Green builds or it doesn’t ship: why teams must keep tests passing

Green builds or it doesn’t ship: why teams must keep tests passing

~ 3 min read

The Trust Crisis of Flakey Tests

Most teams value tests, but few treat a failing test run as a production incident for developer productivity. If your suite “usually passes” but periodically fails, it stops being a safety net and becomes background noise.

Adding more tests to a flaky suite compounds the problem. You aren’t increasing coverage; you’re increasing the surface area of instability.

Policy: Always keep main green. Fix flaky tests first.

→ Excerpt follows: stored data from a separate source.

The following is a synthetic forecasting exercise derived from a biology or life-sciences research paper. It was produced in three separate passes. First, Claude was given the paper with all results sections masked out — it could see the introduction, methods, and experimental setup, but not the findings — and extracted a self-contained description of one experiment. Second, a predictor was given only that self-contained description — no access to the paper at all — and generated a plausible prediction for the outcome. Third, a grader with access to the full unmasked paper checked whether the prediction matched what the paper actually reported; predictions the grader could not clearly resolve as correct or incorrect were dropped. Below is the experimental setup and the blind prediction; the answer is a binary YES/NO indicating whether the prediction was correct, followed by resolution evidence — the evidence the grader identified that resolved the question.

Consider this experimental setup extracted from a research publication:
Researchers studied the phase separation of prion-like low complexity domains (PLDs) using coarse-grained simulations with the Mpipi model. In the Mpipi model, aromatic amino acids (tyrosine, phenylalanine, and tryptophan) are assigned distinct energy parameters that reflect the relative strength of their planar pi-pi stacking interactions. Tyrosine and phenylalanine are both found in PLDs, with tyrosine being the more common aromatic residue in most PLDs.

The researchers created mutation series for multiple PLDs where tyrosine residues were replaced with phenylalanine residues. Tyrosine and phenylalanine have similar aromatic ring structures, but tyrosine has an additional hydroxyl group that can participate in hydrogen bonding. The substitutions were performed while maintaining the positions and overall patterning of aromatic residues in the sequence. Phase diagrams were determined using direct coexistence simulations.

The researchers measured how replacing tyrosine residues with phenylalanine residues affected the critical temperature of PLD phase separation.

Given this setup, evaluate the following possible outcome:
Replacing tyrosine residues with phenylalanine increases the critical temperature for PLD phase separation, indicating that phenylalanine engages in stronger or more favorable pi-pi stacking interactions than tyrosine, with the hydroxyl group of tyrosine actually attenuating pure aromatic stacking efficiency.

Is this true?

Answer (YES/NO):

Don’t add new tests while the suite is failing.

TL;DR

  • Trust is the goal: A test suite is only useful if the signal is 100% reliable.
  • Stop-the-line: Treat red CI as a priority defect, not a nuisance.
  • Fix the root: Most flakiness stems from non-deterministic fake data or shared state.
  • Domain Builders: Prefer “valid by construction” factories over generic fakers.

The High Cost of “Mostly Green”

A flaky suite breaks the feedback contract. Instead of asking “did my change break something?”, developers start asking “did the dice roll against me today?” This leads to:

  • Rerunning CI until it passes.
  • Ignoring red builds and merging anyway.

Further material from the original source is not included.